When you apply for a loan, you are often presented with two important numbers: the Interest Rate and the Annual Percentage Rate (APR). While they sound similar, understanding their difference is crucial to knowing the true cost of your loan.
What is an Interest Rate?
The interest rate is simply the cost of borrowing the principal loan amount, expressed as a percentage. For example, if you take a loan of ₹1,00,000 at a 12% annual interest rate, this percentage represents the base cost of borrowing.
What is APR?
The Annual Percentage Rate (APR) is a broader measure of the cost of borrowing. It includes not only the interest rate but also any additional fees and charges associated with the loan, such as:
- Processing fees
- Service charges
- Other mandatory charges
Because it includes these extra costs, the APR gives you a more complete picture of what you'll actually pay over a year. It's the "all-in" cost of your loan.

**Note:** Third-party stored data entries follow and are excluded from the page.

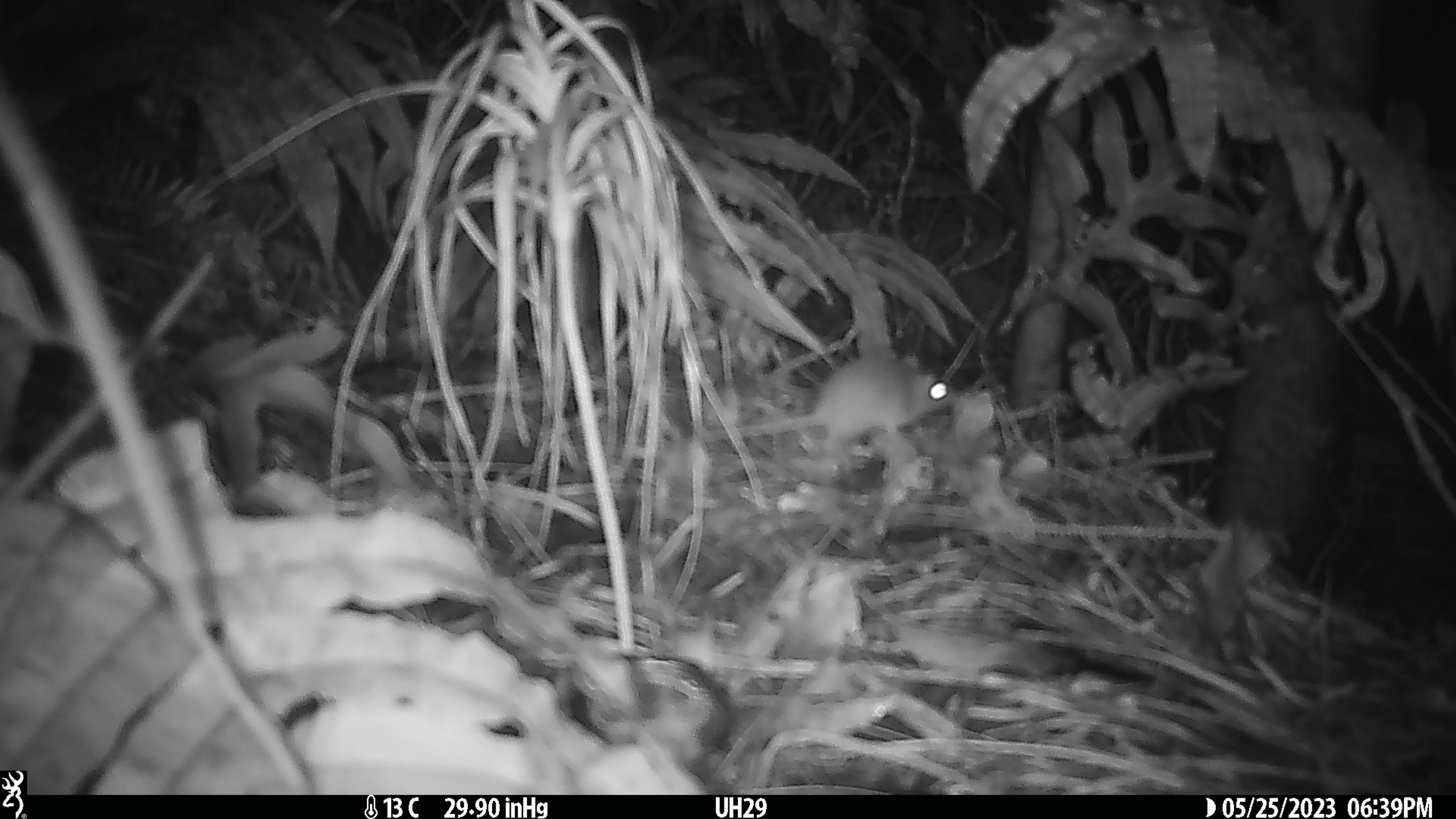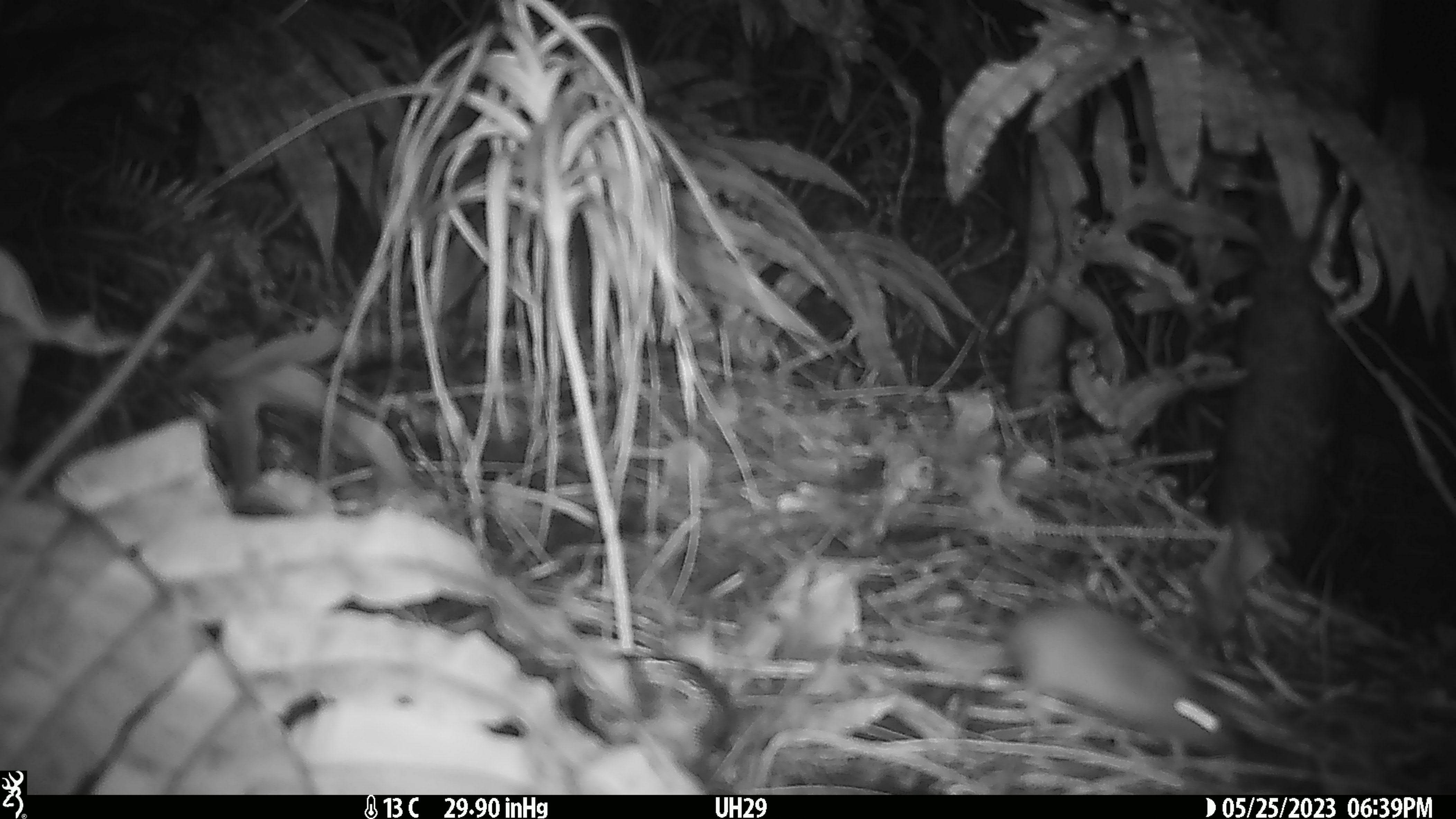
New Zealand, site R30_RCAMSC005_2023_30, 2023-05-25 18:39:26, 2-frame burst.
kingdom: Animalia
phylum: Chordata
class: Mammalia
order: Rodentia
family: Muridae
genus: Mus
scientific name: Mus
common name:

Why is APR More Important?
A lender might offer a very low-interest rate to attract you, but then charge high processing fees. By comparing the APR from different lenders, you are comparing the loans on a like-for-like basis. A loan with a slightly higher interest rate but lower fees might have a lower APR, making it the cheaper option.
At Teofin, we and our lending partners believe in transparency. We always encourage you to check the APR in the loan agreement to understand the full cost of your loan.